文摘Background: Bronchopulmonary dysplasia is an inflammatory fibrotic condition produced as a consequence of injurious influences in the neonatal lung. Exposing the premature lung to high concentrations of oxygen is thought to play an important part in lung injury pathogenesis. Objective: To see if the amount of oxygen used during resuscitation at birth triggers events that lead to the subsequent lung injury and if a reduction in oxygen used leads to a reduction in lung injury. Method: The outcomes of newborn babies less than 31 weeks gestation who were resuscitated using either 50% or 100% oxygen were examined. Eight of the babies receiving 50% oxygen required an increase in their oxygen concentration. Evidence of pulmonary inflammation was determined by quantifying interleukin 6, 1 β , and 10 and tumour necrosis factor a in bronchoalveolar lavage fluid by enzyme linked immunosorbent assay.
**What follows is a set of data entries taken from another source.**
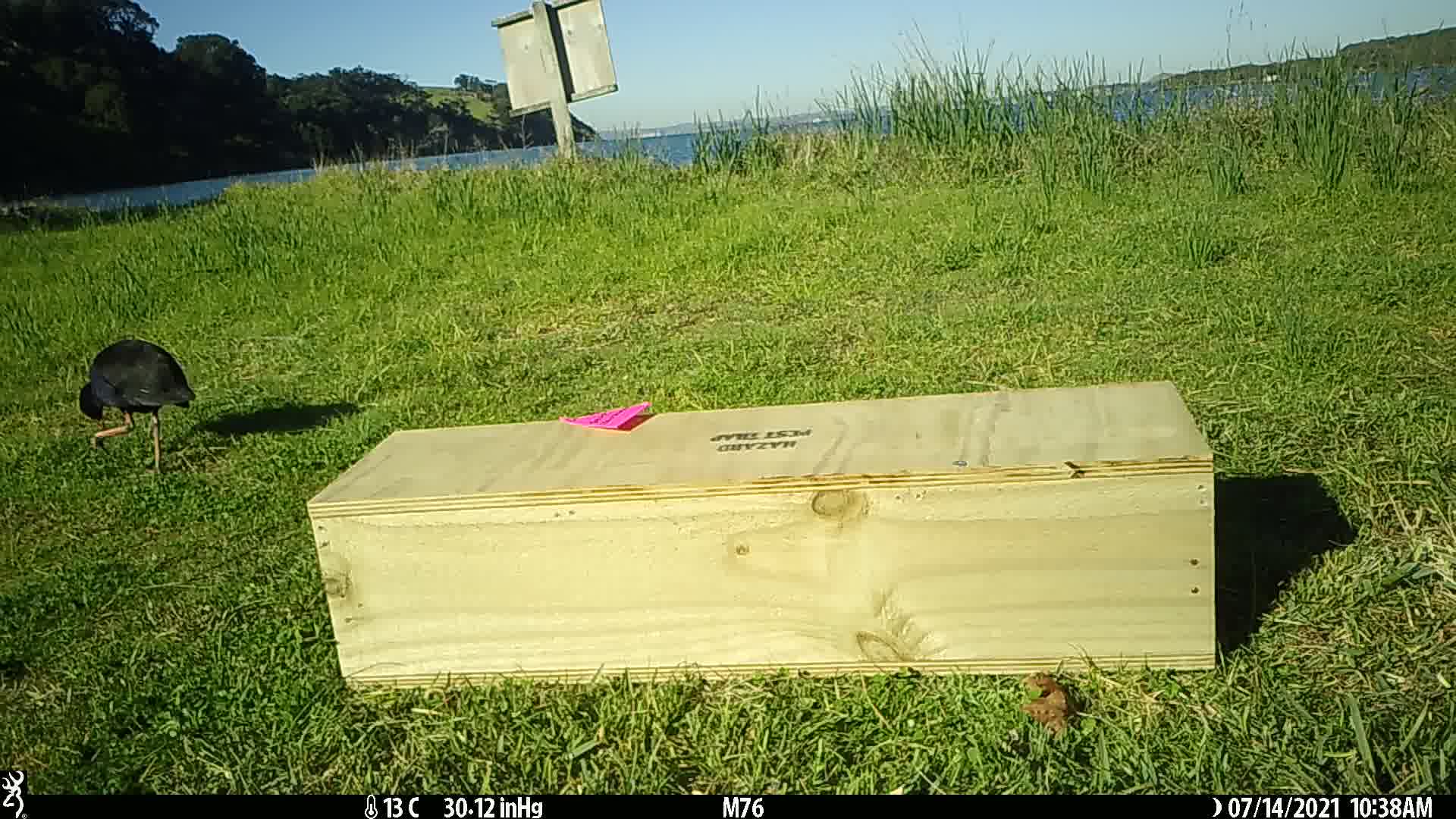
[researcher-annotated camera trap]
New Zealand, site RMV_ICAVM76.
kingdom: Animalia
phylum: Chordata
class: Aves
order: Gruiformes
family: Rallidae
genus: Porphyrio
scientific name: Porphyrio melanotus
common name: australasian swamphen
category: pukeko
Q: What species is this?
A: Pukeko (australasian swamphen) (Porphyrio melanotus).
Results: There were no significant differences in any of the cytokines studied in either of the groups. Death occurred in 5/26 (19% ) babies who received 100% oxygen and 4/26 (15% ) babies who received 50% oxygen. Survival without bronchopulmonary dysplasia at 36 weeks postmenstrual age occurred in 14/26 (54% ) and 13/26 (50% ). Conclusion: Reducing the oxygen to 50% at resuscitation did not influence either short or long term outcomes, but a small benefit could not be excluded. There was no increase in adverse clinical outcomes in babies who received 100% oxygen.